Tuesday, February 26, 2013

Movie Review–Hollow

And so here's more proof that I'm a sucker for the old found footage genre. About 4 minutes after I posted my review of "Grave Encounters 2," I was back on my couch firing up another one.

"Hollow" is a movie that I'd been looking forward to for a while; I saw its trailer last year and was intrigued by the fact that it featured a spooky looking tree. I'm pretty sure that anyone who grew up in the woods like I did understands what I'm saying here... some trees just look evil.

The movie is about two pairs of friends—one about to be married, and one not quite yet a couple. They get together to head up for a relaxing weekend in a remote village in the rural England countryside... of particular note is the fact that the village they go to visit is Dunwich. Of course, this is the real-world Dunwich in England, so there's not any Yog-Sothothery going on here, but the movie DOES have a pretty creepy Lovecraft vibe to it. Actually, strike that... it's got more of an Algernon Blackwood vibe, or maybe an Arthur Machen vibe. Whatever vibe it's got... it's a good one.

Anyway, the couple heads up to this house in rural England for a relaxing weekend, and since this is a found footage horror movie, things are anything but relaxing. And while the last 10 minutes of the movie are pretty intense, it's also another one that does the slow burn. You see, one of these four people has some psychological damage, and the movie doesn't really come out and explain it via dialogue. Instead, you see it in the way this character films things with his camera, how he obsesses on a fly trapped against a window, or becomes so interested in the weird nooks and crannies in an old ruined monastery, or sneaks around in the house after dark filming the woman he'd rather be up here with, but who is instead here with her fiance.

Did I mention there's a creepy evil looking tree in a field nearby?
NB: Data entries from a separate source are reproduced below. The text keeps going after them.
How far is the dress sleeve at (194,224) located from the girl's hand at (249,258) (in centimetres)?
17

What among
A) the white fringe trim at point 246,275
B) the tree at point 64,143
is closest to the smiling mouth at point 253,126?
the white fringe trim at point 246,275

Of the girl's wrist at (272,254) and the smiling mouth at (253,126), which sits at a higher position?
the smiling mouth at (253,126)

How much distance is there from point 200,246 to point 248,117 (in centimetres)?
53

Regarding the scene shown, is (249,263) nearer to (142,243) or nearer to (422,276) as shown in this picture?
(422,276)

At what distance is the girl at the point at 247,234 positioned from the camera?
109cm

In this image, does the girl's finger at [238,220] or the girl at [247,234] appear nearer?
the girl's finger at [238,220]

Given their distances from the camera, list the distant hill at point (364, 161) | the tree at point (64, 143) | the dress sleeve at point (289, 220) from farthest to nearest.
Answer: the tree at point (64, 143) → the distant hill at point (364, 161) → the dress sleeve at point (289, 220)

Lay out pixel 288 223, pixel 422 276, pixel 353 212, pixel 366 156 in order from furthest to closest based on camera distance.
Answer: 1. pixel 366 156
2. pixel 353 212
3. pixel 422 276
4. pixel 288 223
A tree that seems to have an unusual number of suicides involved with young lovers who hang themselves from its gnarly, twisted branches? A tree that some local legends say is a place where, if you hang yourself there, the ghost of a monk who served in the nearby monastery will give you absolution so that you'll still go to heaven, but which some other local legends say that the "monk" is not a monk at all, and those who end up hanging in the boughs are hardly suicides?
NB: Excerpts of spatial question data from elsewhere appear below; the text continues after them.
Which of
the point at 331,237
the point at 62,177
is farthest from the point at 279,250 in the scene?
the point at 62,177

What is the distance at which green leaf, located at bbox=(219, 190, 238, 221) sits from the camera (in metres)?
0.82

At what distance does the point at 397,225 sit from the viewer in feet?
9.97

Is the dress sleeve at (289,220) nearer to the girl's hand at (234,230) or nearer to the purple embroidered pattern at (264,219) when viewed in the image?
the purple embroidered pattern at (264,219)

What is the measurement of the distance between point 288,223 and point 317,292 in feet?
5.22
Or that there's rusty chains wrapped around the tree trunk?
See? Evil.

Aside from a little bit of gore, there's really no special effects in the movie. It's very understated and deliberate in its pacing, and when it's over, it leaves a lot of what actually happened up to interpretation. But the atmosphere of tension and dread that it builds as it goes makes it all quite worth it... especially if you look at it through the eyes of Arthur Machen, Algernon Blackwood, or Lovecraft.

Hollow...
  • ... is very much a minimalist horror movie. Don't check it out if you're expecting big special effects scenes, spooky music, or anything like that. But if you like found footage movies and think the Wicker Man's a great movie and don't require answers to all your questions, you can do a lot worse.
  • ... is one of the few found footage movies I've seen that concedes that video cameras run on batteries, and even better, makes the draining battery on that camera into a plot point.
  • ... will have you straining to see if there's something in the shadows of the footage while simultaneously trying not to stare too hard just in case there's a jump cut or a jump scare about to strike.
  • ... incorporates a pretty creepy and classic urban legend into the plot.
  • ... gets creepier the more I think about it.